The collapse of Hanergy and some other top-performing stocks

The controversial boss of Chinese solar energy firm Hanergy Thin Film Power Group -- once listed as China's richest man -- has stepped down as chairman and executive director, the company said, almost a year after its shares imploded.

Li Hejun stepped down from Friday "for the reason of strengthening corporate governance", Hanergy said in a statement to the Hong Kong stock exchange, where its shares have been suspended since May last year after plunging 47 percent in less than half an hour, wiping $19 billion off its market capitalisation.

The territory's securities regulators also announced a probe into the company.

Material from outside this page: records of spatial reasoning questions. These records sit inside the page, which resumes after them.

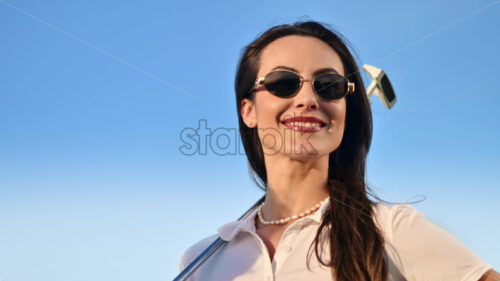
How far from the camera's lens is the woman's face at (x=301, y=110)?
2.74 metres

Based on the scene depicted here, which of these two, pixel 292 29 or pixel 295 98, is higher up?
pixel 292 29

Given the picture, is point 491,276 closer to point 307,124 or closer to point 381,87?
point 307,124

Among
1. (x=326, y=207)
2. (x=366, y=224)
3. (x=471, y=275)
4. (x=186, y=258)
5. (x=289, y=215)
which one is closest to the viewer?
(x=471, y=275)

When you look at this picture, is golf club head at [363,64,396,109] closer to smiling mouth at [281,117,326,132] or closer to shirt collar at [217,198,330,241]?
smiling mouth at [281,117,326,132]

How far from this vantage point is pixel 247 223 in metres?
→ 2.96

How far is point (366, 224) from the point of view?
2412 millimetres

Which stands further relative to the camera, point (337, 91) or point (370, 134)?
point (370, 134)

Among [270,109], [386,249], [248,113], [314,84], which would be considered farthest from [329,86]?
[386,249]

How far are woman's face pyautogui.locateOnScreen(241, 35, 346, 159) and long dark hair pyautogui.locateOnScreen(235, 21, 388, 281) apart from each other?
19 cm

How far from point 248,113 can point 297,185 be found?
739 mm

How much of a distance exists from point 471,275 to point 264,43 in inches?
84.7

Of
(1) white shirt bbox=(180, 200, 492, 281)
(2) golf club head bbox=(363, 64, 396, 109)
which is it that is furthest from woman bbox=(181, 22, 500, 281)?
(2) golf club head bbox=(363, 64, 396, 109)

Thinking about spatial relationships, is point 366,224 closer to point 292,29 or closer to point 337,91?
point 337,91

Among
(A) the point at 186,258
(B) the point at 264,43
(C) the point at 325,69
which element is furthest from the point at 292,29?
(A) the point at 186,258
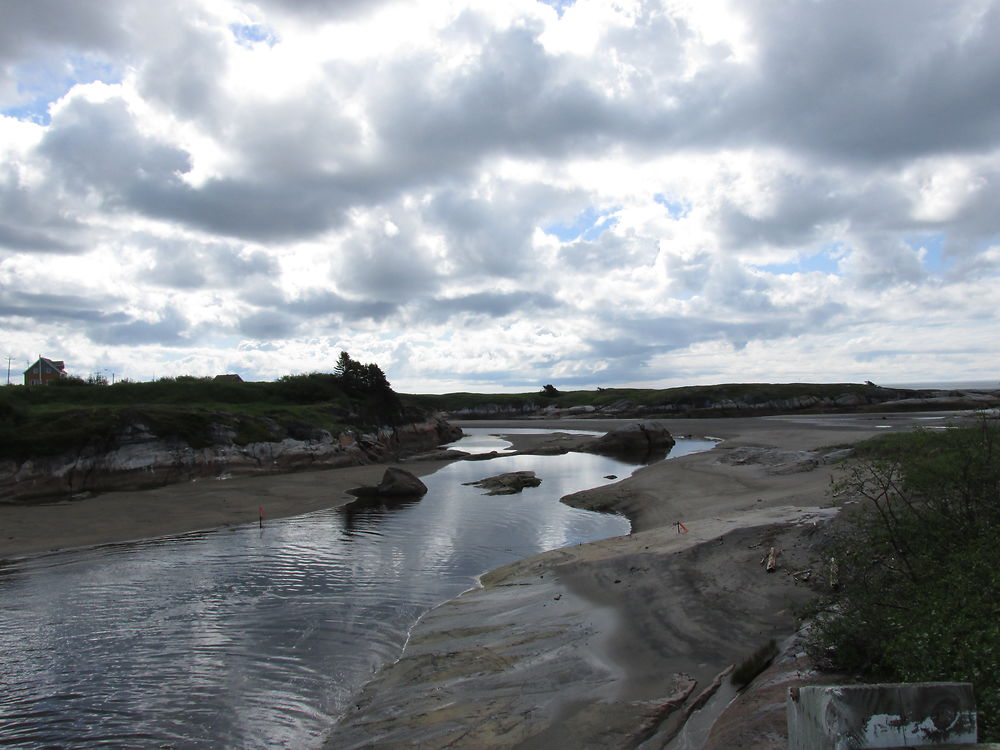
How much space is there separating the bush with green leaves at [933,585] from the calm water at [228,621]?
25.8ft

Hanergy had captured the attention of investors after growing more than sixfold to became the world's largest solar power company by market value before the collapse, amid questions over the firm's share price and revenue sources.

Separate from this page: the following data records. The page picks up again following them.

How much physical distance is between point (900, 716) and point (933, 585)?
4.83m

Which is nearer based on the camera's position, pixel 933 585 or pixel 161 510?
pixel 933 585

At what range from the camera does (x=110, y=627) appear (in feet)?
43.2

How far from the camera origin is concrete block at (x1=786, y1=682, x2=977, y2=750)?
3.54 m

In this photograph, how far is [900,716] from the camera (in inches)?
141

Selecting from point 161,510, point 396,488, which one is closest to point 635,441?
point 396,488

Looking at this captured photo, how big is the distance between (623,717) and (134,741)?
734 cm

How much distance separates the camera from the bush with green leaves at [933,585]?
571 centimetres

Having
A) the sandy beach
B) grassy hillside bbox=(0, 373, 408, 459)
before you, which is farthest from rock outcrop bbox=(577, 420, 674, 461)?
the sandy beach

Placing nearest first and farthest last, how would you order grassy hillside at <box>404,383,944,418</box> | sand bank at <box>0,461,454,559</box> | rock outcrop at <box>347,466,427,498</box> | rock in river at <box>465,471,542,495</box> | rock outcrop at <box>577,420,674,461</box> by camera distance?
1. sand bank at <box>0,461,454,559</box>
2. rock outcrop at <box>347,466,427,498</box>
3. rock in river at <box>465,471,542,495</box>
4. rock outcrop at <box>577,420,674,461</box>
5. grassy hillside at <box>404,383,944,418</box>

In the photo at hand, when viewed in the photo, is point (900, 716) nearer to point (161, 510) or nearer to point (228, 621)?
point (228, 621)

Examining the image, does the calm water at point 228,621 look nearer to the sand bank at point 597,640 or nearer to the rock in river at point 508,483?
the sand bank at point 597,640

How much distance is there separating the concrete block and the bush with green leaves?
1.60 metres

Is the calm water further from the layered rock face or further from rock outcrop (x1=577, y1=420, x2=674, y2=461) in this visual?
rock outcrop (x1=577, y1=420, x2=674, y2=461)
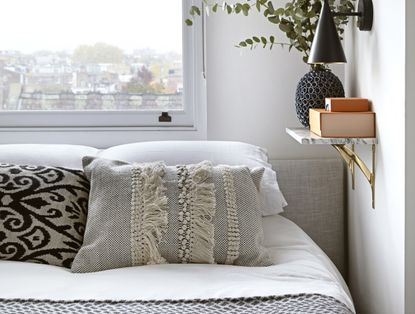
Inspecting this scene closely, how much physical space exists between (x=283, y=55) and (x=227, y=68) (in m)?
0.22

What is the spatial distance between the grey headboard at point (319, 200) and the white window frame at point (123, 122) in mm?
400

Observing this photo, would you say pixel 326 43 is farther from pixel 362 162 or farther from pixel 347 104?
pixel 362 162

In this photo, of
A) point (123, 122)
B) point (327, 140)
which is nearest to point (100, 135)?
point (123, 122)

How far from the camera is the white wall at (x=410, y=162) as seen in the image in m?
2.05

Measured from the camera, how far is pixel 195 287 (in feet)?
7.04

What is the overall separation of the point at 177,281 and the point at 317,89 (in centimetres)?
88

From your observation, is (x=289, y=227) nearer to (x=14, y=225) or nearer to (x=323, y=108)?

The meteoric rise in share price once gave Li the title of China's richest man, according to one wealth survey, but he has since fallen well down the rankings and regulatory filings showed he later sold some of his shares at a 95 percent discount.

He remains the chairman and chief executive officer of parent company Hanergy Holding Group, according to the parent.

The statement said there were no matters relating to Li's resignation that needed to be brought to the attention of the stock exchange or shareholders.

Hong Kong's Securities and Futures Commission has yet to make a public announcement about its investigation, almost a year after it started.

Two other executive directors of Hanergy Thin Film also stepped down, according to the latest statement, with Yuan Yabin, a deputy general director of the parent taking over as chairman and an executive director of the listed unit.

The collapse of Hanergy and some other top-performing stocks on the Hong Kong stock market prompted critics to question the oversight of regulators.